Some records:
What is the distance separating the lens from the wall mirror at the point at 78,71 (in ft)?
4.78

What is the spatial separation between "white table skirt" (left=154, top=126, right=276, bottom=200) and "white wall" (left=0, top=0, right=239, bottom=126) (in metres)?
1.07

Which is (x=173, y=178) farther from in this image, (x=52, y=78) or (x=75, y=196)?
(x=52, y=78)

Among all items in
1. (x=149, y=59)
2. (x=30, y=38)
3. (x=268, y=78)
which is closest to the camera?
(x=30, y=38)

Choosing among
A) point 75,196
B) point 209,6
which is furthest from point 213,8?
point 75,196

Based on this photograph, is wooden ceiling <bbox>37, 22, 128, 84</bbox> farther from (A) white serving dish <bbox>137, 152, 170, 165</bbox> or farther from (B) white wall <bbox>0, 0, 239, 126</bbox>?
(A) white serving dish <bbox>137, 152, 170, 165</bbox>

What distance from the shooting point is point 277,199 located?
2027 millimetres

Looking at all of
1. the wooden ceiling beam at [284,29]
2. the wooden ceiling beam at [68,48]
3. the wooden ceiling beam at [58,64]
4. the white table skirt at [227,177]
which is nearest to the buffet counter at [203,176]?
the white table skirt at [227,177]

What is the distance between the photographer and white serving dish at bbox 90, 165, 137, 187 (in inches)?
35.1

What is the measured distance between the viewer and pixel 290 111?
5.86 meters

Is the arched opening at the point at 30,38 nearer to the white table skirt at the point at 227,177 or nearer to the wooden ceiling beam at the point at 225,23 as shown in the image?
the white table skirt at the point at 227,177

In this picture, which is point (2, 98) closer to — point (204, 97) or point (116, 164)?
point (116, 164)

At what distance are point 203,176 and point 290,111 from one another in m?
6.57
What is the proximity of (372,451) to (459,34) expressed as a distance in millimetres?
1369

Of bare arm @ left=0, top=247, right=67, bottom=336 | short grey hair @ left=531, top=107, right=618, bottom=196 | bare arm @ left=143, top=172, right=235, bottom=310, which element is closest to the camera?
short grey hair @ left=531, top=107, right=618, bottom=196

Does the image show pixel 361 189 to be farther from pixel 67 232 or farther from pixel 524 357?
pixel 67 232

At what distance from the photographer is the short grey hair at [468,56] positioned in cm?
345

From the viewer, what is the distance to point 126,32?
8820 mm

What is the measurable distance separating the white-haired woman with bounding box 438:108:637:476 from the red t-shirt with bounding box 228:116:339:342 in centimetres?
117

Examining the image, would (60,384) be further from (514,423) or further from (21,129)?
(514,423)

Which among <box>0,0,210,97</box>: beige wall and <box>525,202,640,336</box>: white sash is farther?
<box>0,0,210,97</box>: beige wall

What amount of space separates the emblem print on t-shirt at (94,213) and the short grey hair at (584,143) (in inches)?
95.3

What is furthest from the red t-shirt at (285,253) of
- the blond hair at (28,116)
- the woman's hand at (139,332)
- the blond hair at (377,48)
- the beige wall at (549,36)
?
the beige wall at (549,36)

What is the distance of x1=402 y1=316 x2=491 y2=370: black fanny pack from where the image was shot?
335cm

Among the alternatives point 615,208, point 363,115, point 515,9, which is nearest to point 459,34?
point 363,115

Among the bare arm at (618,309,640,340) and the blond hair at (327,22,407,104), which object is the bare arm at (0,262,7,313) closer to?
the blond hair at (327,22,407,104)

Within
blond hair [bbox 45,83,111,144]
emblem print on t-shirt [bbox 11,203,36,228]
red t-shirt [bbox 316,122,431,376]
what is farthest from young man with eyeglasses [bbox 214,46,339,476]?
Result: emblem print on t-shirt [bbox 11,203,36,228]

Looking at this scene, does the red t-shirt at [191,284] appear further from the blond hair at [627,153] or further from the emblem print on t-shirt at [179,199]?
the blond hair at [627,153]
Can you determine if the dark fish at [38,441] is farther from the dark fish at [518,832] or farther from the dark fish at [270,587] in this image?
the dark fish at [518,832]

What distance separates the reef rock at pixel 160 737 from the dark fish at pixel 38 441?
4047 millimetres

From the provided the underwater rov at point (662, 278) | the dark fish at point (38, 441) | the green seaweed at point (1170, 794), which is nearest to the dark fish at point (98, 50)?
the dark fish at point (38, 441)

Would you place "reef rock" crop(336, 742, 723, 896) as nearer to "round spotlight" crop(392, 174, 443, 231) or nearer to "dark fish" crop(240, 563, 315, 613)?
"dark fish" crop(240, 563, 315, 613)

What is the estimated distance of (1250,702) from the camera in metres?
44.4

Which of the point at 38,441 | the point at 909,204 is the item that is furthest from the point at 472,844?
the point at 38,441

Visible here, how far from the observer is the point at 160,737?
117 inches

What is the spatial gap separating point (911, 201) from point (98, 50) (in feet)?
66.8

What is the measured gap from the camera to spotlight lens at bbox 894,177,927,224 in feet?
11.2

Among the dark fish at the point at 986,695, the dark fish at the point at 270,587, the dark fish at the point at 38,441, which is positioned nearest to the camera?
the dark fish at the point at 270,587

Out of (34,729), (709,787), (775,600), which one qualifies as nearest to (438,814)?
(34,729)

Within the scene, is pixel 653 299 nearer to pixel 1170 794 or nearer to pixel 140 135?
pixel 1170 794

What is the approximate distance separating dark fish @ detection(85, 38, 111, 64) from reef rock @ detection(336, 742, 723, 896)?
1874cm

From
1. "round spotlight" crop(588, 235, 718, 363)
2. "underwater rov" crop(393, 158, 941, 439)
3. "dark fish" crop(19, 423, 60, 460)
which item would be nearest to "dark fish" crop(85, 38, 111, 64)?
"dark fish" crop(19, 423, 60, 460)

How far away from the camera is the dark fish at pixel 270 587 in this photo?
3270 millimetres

#### Task to complete
Transcribe exactly the line containing "Among the dark" and all remaining lines of the material, ending with the last one.

#### Completed task
Among the dark fish at the point at 986,695, the dark fish at the point at 270,587, the dark fish at the point at 38,441, which is positioned nearest to the camera?
the dark fish at the point at 270,587

Out of (34,729), (709,787), (775,600), which one qualifies as nearest to (438,814)?
(34,729)

Within the scene, is pixel 653 299 nearer to pixel 1170 794 or nearer to pixel 140 135?
pixel 1170 794

What is the approximate distance separating dark fish @ detection(85, 38, 111, 64) from reef rock @ detection(336, 742, 723, 896)?
1874cm

From
1. "round spotlight" crop(588, 235, 718, 363)
2. "underwater rov" crop(393, 158, 941, 439)
3. "dark fish" crop(19, 423, 60, 460)
which item would be nearest to "dark fish" crop(85, 38, 111, 64)?
"dark fish" crop(19, 423, 60, 460)

How far away from the camera is the dark fish at pixel 270 587 in this photo?
3270 millimetres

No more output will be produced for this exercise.